Tatsächlich implementiert China Reformen, die westliche Geber auch in anderen Entwicklungsländern sinnvoll fänden. Beijing hat Schritte angekündigt, um das Gesundheitswesen im ländlichen Raum zu verbessern. Im vergangenen Monat trat ein neues Arbeitsrecht in Kraft, obwohl Arbeitgeber warnten, es werde die Lohnkosten in diesem Jahr um bis zu 40 Prozent in die Höhe treiben. Das neue Gesetz stärkt die Arbeitnehmerrechte. China baut also Sicherheitsnetze aus, über die die Weltbank gerne theoretisiert. Außerdem meldete Beijing, die Steuereinnahmen seien 2007 um 30 Prozent gestiegen – und zwar nicht nur dank Wirtschaftswachstum und hoher Gewinne, sondern auch dank sorgfältiger Einkommenserfassung und strenger Verfolgung von Hinterziehern.

Modernisierung bedeutet mehr als Wahlen. Es geht auch um eine dynamische Wirtschaft, fähige Institutionen und soziale Leistungen auf Feldern wie Bildung und Gesundheit. Und hier verdient China Lob. Seit Jahrzehnten genießt die Volksrepublik exportgetriebenes Wachstum, wie Strukturanpassungen es eigentlich hätten herbeiführen sollen. Weltbank und Internationaler Währungsfonds vertraten in den 90er Jahren diese Liberalisierungsstrategie, die in Afrika und Lateinamerika aber weitgehend scheiterte. Strukturanpassung lief darauf hinaus, Regierungshandeln auf möglichst vielen Feldern durch Marktprozesse zu ersetzen.

Beijing fiel nie auf diese Ideologie herein, und seine Politik der gesteuerten Marktentwicklung erwies sich als erfolgreicher. In vieler Hinsicht ähnelt der Kurs der Volksrepublik dem, den Japan, Südkorea, Taiwan und andere asiatische Länder früher nahmen.

Was eine Regierung zuhause tut und was sie im Ausland unterstützt, ist zweierlei. Mit Chinas Finanzkraft muss weltweit gerechnet werden. Sorgen vor destruktiver Wirkung auf Afrika und andere Weltregionen sind durchaus begründet. Deshalb ist es richtig, dass Weltbankpräsident Robert Zoellick sich in Sachen Entwicklungskredite um Kooperation mit dem asiatischen Riesen bemüht – offenbar mit Erfolg, auch wenn er Ende Dezember in China noch keine Details verriet. Es passt ins Bild, dass internationale Blätter Ende Januar meldeten, vermutlich werde der chinesische Ökonom Lin Yifu als neuer Chefvolkswirt der Weltbank berufen.

Zoellick ist für einen US-Konservativen ungewöhnlich. Er begreift, dass Chinas Regierung das Land klug (wenn auch sicherlich nicht demokratisch) entwickelt und dass es wichtig ist, dass sie anderswo bessere Amtsführung nicht untergräbt.

Chinas heimischer Fortschritt ist umso erstaunlicher, als die Volksrepublik aktuellen Daten zufolge ärmer ist als bislang angenommen. Die Weltbank ermittelte in einer internationalen Studie, die China einbezog, Preise von mehr als 1000 Konsumwaren, um die Kaufkraft nationaler Währungen besser abzuschätzen. Laut offiziellem Wechselkurs ist Chinas Bruttoinlandsprodukt 2,2 Billionen Dollar wert. In Kaufkraft gemessen sind es sogar 5,2 Billionen. Vor der Neubewertung wurde dieses Volumen aber auf 8,9 Billionen geschätzt.

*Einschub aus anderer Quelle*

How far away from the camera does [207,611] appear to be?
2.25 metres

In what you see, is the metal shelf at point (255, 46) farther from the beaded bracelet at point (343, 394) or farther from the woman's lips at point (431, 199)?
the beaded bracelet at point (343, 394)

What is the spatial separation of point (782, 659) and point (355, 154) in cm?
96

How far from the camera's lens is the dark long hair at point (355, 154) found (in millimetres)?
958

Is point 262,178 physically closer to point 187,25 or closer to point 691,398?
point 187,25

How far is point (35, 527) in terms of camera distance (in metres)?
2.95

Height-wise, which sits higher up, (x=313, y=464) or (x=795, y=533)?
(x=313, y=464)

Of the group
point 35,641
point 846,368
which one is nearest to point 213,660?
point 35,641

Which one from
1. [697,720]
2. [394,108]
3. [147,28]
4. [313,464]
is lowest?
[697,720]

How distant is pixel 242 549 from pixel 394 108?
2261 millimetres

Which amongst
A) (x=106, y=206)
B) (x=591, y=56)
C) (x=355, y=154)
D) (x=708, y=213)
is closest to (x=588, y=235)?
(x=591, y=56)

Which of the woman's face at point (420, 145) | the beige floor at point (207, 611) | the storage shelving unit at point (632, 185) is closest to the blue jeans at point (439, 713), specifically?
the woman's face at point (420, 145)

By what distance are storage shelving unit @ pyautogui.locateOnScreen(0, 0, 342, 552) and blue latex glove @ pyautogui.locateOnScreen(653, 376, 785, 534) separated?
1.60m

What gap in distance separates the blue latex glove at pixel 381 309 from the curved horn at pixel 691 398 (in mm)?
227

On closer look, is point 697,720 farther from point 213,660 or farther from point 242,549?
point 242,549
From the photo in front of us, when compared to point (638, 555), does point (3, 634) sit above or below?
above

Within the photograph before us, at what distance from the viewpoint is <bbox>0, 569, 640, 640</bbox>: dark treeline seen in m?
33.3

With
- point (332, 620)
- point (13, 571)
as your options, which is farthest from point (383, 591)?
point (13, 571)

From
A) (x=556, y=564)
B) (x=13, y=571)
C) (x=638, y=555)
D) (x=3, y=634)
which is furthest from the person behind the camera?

Das bedeutet, dass China über den materiellen Fortschritt hinaus schneller vorankommt, als viele Verfechter der Modernisierungstheorie gehofft hätten. Und das kann sich auch für seine Rolle als Geber noch so erweisen. Zumindest an der Schuldentragfähigkeit der Kreditnehmer hat Beijing schließlich selbst Interesse.